Range processors define reference state and generate anomalies.

Grouping processors

Processor names: Match_Count, Match_perc, Set_Count, Sum, Avg, Min, Max, and Std_Dev

Group processors aggregate and process data before feeding into the range processors. These processors can:

  • Produce a per-device count of protocol states.

  • Produce a sum of counters from multiple devices to represent a total over the fabric.

Multi-input processors

Processor names: Match_Count, Match_perc, Set_Count, Sum, Avg, Min, Max, and Std_Dev

Analytics processors take input from multiple stages. These processors can:

  • Produce a single output data set that is a union of input from multiple stages.

  • Perform a logical comparison between input from multiple stages.

For detailed descriptions of all analytic processors, see Probe Processor (Analytics) in the Juniper Apstra User Guide.

Note:

Multi-input processors are not supported for dynamic data types (dynamic text or dynamic number). These processors are typically used for IBA probes that leverage the custom telemetry collection.

In the next section, we'll configure our BFD example probe to detect and raise anomalies.

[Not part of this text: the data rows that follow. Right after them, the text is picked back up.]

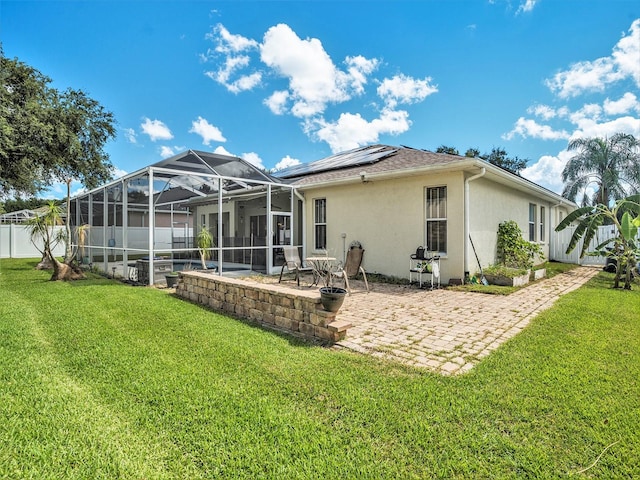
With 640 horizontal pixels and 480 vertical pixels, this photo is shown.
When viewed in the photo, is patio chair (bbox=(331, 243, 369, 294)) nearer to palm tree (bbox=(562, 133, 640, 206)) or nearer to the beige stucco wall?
the beige stucco wall

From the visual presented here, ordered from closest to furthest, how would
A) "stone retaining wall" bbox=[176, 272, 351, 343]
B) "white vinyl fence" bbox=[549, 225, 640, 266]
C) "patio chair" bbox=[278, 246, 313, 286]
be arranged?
"stone retaining wall" bbox=[176, 272, 351, 343]
"patio chair" bbox=[278, 246, 313, 286]
"white vinyl fence" bbox=[549, 225, 640, 266]

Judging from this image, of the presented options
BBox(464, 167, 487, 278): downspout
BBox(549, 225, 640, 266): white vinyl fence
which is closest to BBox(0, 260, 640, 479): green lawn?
BBox(464, 167, 487, 278): downspout

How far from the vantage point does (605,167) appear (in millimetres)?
21844

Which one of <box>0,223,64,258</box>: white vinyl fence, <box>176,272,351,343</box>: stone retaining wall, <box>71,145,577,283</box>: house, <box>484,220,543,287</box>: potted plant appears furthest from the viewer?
<box>0,223,64,258</box>: white vinyl fence

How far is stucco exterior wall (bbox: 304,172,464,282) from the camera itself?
888cm

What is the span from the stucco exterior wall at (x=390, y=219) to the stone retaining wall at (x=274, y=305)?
5101 millimetres

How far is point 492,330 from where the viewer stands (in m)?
4.91

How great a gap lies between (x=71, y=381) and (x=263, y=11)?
1247cm

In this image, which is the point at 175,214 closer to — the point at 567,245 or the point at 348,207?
the point at 348,207

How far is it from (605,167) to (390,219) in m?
20.9

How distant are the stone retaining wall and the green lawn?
13.6 inches

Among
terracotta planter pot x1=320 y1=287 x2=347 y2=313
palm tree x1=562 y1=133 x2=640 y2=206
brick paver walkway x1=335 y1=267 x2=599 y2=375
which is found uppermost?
palm tree x1=562 y1=133 x2=640 y2=206

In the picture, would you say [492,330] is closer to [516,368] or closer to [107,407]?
[516,368]

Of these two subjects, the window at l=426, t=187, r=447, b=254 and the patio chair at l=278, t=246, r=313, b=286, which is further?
the window at l=426, t=187, r=447, b=254
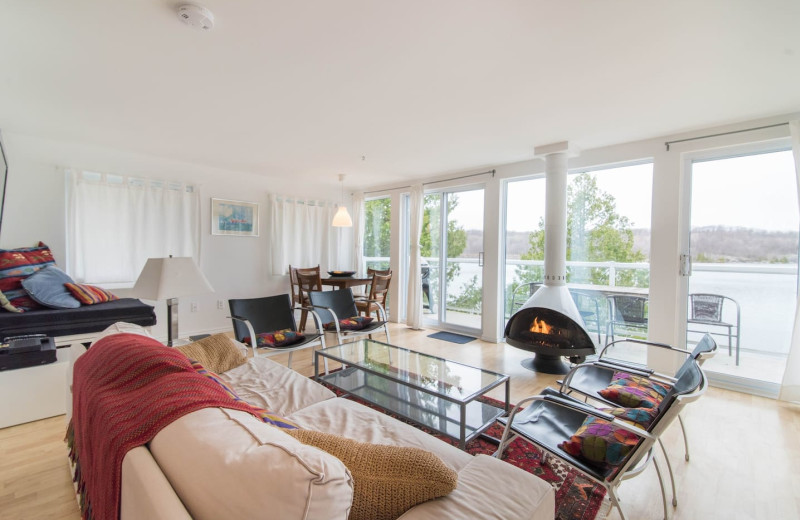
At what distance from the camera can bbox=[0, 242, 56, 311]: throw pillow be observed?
295 centimetres

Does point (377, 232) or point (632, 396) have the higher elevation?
point (377, 232)

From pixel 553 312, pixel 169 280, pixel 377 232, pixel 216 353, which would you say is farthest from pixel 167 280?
pixel 377 232

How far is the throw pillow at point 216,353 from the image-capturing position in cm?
209

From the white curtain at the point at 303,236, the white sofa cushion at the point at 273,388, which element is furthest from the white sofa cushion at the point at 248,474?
the white curtain at the point at 303,236

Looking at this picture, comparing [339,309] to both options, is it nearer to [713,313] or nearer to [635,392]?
[635,392]

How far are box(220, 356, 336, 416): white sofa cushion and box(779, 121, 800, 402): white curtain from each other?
3517mm

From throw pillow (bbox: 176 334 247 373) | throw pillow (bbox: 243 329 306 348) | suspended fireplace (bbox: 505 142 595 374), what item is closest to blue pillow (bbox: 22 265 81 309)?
throw pillow (bbox: 243 329 306 348)

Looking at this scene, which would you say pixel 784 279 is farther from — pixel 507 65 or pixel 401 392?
pixel 401 392

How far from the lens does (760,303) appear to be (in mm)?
3020

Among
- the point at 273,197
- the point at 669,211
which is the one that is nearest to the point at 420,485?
the point at 669,211

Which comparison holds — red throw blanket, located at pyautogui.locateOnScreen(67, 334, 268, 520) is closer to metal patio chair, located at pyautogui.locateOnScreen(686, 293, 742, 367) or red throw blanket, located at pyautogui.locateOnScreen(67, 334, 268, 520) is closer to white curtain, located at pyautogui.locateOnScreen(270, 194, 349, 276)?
metal patio chair, located at pyautogui.locateOnScreen(686, 293, 742, 367)

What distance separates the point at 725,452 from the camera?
6.94 feet

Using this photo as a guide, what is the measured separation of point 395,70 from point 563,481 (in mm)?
2491

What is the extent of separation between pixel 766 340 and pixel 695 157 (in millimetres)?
1704
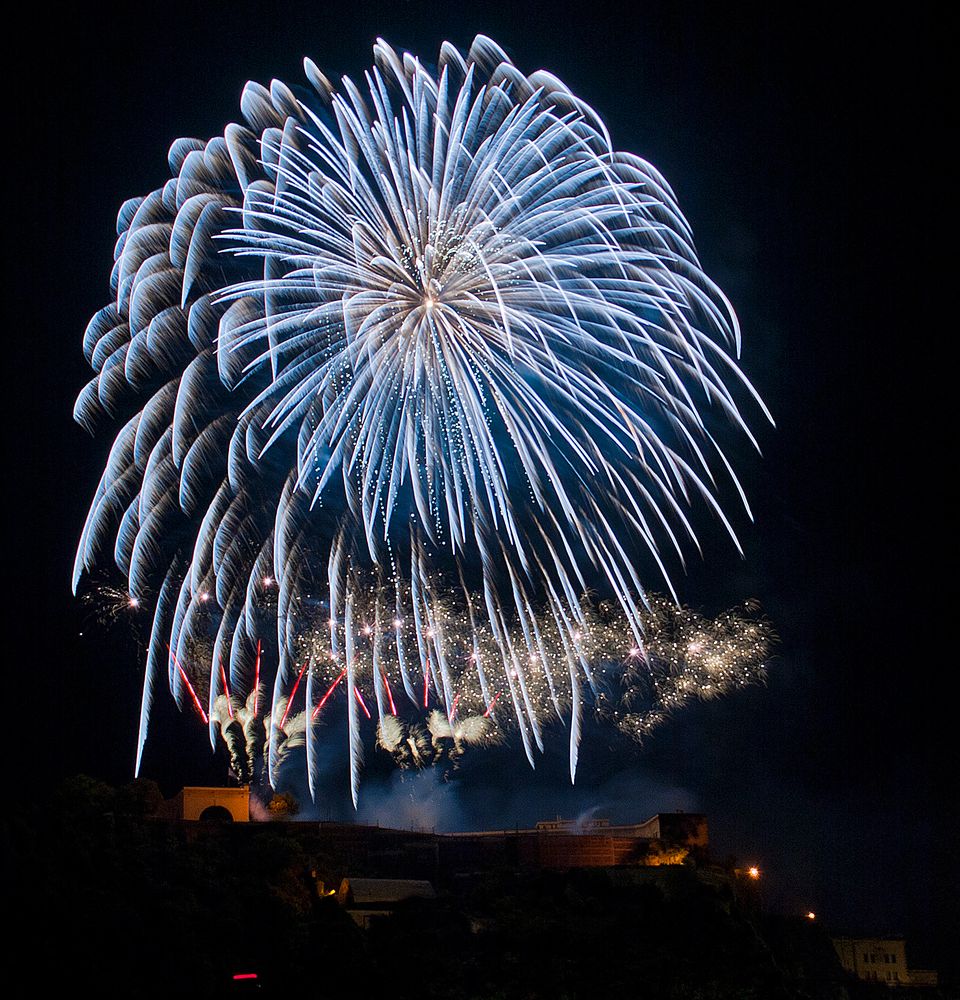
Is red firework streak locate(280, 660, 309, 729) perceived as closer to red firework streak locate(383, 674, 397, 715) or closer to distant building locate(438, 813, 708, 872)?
red firework streak locate(383, 674, 397, 715)

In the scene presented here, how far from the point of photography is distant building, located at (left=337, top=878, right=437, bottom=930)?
39031 millimetres

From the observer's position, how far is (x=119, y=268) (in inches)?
1441

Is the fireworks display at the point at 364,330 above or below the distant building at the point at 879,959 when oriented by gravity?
above

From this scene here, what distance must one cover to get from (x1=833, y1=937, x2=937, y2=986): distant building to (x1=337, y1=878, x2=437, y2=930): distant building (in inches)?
1259

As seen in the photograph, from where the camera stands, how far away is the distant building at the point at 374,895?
39031 mm

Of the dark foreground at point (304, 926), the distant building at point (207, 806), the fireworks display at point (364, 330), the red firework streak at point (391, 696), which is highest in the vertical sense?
the fireworks display at point (364, 330)

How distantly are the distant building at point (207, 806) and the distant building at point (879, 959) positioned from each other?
112 feet

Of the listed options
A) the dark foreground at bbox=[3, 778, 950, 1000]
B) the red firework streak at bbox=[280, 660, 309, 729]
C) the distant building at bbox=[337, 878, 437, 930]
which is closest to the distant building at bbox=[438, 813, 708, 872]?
the dark foreground at bbox=[3, 778, 950, 1000]

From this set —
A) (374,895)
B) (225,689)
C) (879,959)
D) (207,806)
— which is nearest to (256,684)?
(225,689)

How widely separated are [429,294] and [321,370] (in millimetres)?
4446

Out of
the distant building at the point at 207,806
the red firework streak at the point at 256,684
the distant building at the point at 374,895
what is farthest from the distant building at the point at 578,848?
the red firework streak at the point at 256,684

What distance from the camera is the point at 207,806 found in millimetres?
46125

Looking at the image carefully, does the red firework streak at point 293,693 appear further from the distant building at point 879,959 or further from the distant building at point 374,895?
the distant building at point 879,959

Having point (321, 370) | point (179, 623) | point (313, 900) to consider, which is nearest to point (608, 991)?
point (313, 900)
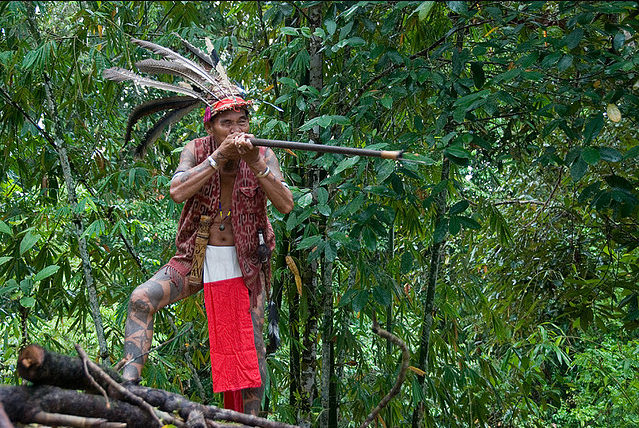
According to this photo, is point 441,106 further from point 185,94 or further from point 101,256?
point 101,256

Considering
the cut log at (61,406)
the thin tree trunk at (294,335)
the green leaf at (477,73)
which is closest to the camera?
the cut log at (61,406)

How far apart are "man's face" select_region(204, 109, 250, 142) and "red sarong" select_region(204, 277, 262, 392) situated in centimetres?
67

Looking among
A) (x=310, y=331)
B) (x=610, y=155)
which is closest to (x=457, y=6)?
(x=610, y=155)

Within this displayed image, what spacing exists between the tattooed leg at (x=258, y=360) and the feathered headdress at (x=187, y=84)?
3.00 ft

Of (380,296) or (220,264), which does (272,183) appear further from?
(380,296)

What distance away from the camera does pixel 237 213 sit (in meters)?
2.83

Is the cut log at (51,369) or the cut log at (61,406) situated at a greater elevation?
the cut log at (51,369)

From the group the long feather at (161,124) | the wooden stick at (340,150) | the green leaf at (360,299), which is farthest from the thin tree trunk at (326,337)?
the wooden stick at (340,150)

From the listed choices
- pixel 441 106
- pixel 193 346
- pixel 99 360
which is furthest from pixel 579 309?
pixel 99 360

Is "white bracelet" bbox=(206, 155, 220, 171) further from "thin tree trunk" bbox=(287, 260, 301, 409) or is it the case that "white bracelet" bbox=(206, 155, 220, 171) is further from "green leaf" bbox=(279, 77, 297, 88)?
"thin tree trunk" bbox=(287, 260, 301, 409)

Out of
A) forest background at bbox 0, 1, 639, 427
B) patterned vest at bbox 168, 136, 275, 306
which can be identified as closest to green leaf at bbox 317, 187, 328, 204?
forest background at bbox 0, 1, 639, 427

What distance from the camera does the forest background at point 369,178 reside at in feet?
8.85

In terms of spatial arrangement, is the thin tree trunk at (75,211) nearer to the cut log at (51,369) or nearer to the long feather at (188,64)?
the long feather at (188,64)

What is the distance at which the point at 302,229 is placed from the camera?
11.6 ft
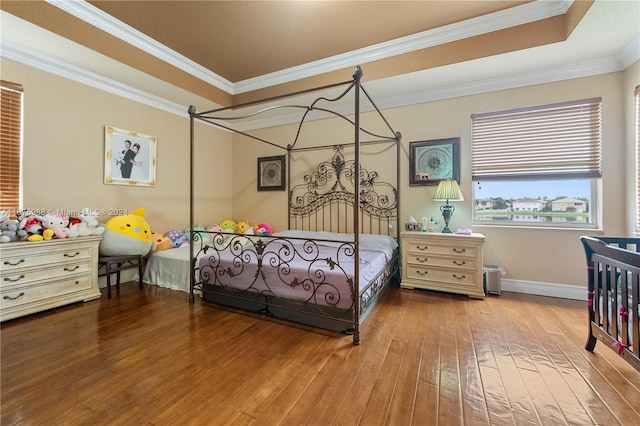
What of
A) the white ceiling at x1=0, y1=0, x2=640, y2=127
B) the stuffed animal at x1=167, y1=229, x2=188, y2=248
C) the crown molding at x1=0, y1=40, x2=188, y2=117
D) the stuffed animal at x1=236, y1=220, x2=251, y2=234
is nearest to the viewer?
the white ceiling at x1=0, y1=0, x2=640, y2=127

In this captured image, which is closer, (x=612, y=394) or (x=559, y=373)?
(x=612, y=394)

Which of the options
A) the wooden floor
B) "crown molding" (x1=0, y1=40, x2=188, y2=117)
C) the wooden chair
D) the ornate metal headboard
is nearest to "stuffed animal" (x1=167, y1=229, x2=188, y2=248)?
the wooden chair

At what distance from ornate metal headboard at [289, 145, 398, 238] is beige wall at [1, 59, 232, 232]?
5.85 feet

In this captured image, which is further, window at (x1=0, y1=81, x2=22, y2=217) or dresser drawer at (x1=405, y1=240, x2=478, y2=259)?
dresser drawer at (x1=405, y1=240, x2=478, y2=259)

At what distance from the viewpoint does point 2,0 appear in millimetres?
2016

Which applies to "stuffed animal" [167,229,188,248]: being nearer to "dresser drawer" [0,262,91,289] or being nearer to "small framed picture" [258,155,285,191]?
"dresser drawer" [0,262,91,289]

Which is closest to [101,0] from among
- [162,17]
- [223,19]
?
[162,17]

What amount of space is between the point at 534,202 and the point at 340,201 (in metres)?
2.50

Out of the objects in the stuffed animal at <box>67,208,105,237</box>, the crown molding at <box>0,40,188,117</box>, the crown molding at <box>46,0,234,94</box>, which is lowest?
the stuffed animal at <box>67,208,105,237</box>

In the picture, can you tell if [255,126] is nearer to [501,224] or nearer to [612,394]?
[501,224]

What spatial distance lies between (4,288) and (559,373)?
4.34 meters

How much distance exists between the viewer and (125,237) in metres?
3.08

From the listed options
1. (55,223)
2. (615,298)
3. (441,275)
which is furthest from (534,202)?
(55,223)

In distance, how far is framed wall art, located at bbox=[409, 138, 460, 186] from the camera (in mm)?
3418
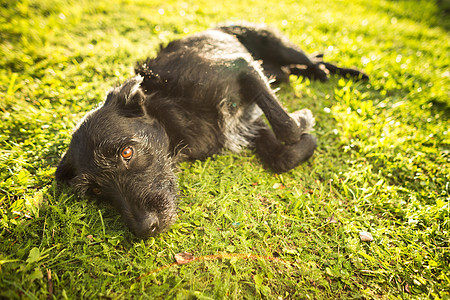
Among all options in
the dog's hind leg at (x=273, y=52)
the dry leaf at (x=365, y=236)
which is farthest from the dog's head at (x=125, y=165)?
the dog's hind leg at (x=273, y=52)

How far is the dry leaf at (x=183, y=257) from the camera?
211 cm

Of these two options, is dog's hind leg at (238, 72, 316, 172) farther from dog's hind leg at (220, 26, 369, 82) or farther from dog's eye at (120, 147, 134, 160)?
dog's eye at (120, 147, 134, 160)

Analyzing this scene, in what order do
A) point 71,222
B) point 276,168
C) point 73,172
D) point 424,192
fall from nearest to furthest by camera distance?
1. point 71,222
2. point 73,172
3. point 424,192
4. point 276,168

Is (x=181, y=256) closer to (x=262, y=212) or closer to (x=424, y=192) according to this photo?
(x=262, y=212)

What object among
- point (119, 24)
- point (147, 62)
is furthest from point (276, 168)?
point (119, 24)

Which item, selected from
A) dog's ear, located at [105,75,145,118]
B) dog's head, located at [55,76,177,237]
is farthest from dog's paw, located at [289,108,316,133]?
dog's ear, located at [105,75,145,118]

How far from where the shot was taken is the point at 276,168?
3.05 meters

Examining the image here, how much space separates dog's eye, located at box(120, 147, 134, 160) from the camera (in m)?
2.41

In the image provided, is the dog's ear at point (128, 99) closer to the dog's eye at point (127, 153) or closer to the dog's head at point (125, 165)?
the dog's head at point (125, 165)

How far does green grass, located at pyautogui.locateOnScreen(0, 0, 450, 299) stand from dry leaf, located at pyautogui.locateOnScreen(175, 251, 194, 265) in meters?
0.06

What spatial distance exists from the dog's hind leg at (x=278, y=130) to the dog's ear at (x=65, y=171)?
2.17m

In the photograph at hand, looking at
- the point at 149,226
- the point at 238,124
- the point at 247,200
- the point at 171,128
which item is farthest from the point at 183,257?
the point at 238,124

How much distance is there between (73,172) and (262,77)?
2507 millimetres

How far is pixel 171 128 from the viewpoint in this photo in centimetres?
292
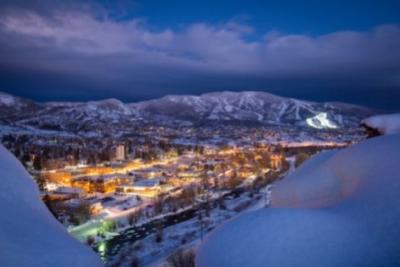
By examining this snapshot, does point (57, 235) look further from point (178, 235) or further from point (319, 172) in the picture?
point (178, 235)

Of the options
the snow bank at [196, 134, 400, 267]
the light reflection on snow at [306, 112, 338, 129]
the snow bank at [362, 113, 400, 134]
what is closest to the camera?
the snow bank at [196, 134, 400, 267]

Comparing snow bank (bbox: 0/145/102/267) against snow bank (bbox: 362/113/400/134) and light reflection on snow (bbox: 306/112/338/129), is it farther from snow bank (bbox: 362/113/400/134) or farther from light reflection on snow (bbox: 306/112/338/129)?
light reflection on snow (bbox: 306/112/338/129)

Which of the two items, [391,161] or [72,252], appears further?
[391,161]

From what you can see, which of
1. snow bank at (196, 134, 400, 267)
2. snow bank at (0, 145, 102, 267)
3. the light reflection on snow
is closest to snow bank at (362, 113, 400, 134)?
snow bank at (196, 134, 400, 267)

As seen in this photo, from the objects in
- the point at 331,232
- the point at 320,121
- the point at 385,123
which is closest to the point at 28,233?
the point at 331,232

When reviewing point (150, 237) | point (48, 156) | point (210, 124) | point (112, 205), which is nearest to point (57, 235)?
point (150, 237)

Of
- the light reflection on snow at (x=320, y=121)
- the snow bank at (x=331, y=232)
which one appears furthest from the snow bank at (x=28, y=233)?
the light reflection on snow at (x=320, y=121)
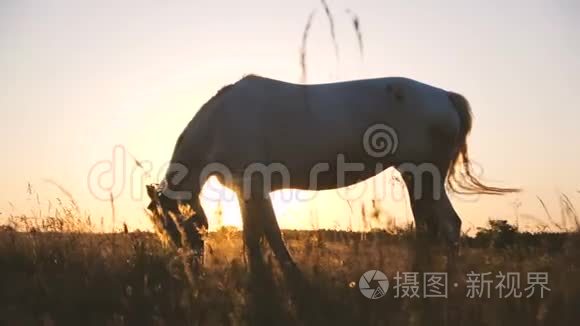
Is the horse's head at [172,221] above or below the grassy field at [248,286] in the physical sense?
above

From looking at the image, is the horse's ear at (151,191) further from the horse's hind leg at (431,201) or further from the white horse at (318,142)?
the horse's hind leg at (431,201)

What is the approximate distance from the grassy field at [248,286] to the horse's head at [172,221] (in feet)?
0.46

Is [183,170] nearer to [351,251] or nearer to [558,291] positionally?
[351,251]

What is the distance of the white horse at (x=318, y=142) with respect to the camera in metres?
5.99

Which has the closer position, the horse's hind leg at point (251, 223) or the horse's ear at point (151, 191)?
the horse's hind leg at point (251, 223)

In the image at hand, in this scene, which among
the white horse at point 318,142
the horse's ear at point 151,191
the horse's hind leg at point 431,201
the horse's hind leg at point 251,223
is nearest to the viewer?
the horse's hind leg at point 251,223

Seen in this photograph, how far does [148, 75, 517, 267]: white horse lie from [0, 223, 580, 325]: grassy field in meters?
0.67

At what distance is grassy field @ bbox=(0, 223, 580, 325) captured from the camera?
2992 mm

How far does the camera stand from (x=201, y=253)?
16.8 feet

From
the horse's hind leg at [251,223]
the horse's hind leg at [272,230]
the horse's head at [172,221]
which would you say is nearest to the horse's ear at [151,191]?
the horse's head at [172,221]

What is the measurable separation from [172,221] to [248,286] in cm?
211

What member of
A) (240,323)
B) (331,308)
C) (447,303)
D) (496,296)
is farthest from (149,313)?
(496,296)

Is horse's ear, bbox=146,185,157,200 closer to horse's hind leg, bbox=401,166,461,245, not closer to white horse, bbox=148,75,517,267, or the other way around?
white horse, bbox=148,75,517,267

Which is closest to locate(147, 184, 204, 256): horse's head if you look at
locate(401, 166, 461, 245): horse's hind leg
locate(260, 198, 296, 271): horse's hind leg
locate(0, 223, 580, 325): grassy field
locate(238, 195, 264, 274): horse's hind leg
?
locate(0, 223, 580, 325): grassy field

Raising Anomalies and Storing Historical Data

Now, we'll configure our example probe to detect and raise anomalies if a BDF session goes down. We'll then store the anomalies in a historical database for reference.
  1. Add a second processor to the probe you created in Create a Probe and then click Add Processor.
  2. Select the Match Count processor and give the processor a descriptive name (for example, Down sessions count).
    The match count processor counts the number of BFD sessions in the Down state and groups the count by device.
  3. Configure the second processor.
    This processor configures the probe pipeline so that data from the previous processor is fed into each other.
    Enter Down in the Reference State field.
    Configuration interface for Down sessions count showing input source in, stage name BFD Status, column value, grouped by system_id, reference state Down, and streaming disabled.
    When you update the probe, the output shows the number of BFD sessions in the Down state by each device.
    Dashboard interface displaying Down sessions count for systems with system ID, total count, down session gauges, last updated time, and dynamic update toggle.
  4. Add a third processor.
    We'll now add a third and final processor. This processor produces anomalies to alert you when there are one or more BFD sessions in the Down state.
  5. Click Add Processor and select the Match Count processor.
    Give the processor a descriptive name (for example, BFD anomaly (down > 0)) and then click Add.
    User interface for adding a processor: Processor Type dropdown with Range selected, Processor Name input with BFD anomaly down greater than 0, Output Stage Name input with BFD anomaly down greater than 0, Add button.
  6. Configure the processor.
    Configuration interface for BFD anomaly detection with input stage set to monitor down sessions count. Anomaly condition is defined as more than or equal to 1, triggering an alert.
    1. Enter the Input Stage – Stage Name and select value for the Column name. In our example, we defined the stage name as Down sessions count.

    2. Set the Anomalous Range to More than equal to and 1.

    3. Click Raise Anomaly.

  7. While still in the probe configuration interface, click Enable Metric Logging and select the output stage for your second processor.
    This action enables historical logging of data.
  8. Click Update the Probe.
    If you have any BFD sessions in the Down state, the probe generates anomalies for the BDF sessions.
  9. Check Enable Streaming in the probe configuration.
    UI for configuring settings in a software app with "Enable Streaming" checkbox. Options for adding key/value pairs. Buttons: Update Probe and Cancel.
  10. Finally, select the Data source: Time Series view to see the history of changes in the data value monitored by this stage.
    Dashboard monitoring BFD status with "Stage: Detect BFD Down" label. Highlights include data source: Time Series, aggregation type: last, time range: Last 1 Hour, and a table showing system IDs, neighbor IPs, anomaly status, and values. Two rows highlighted in red with a mix of true and false values, indicating BFD status changes. Tooltip shows timestamp and duration details.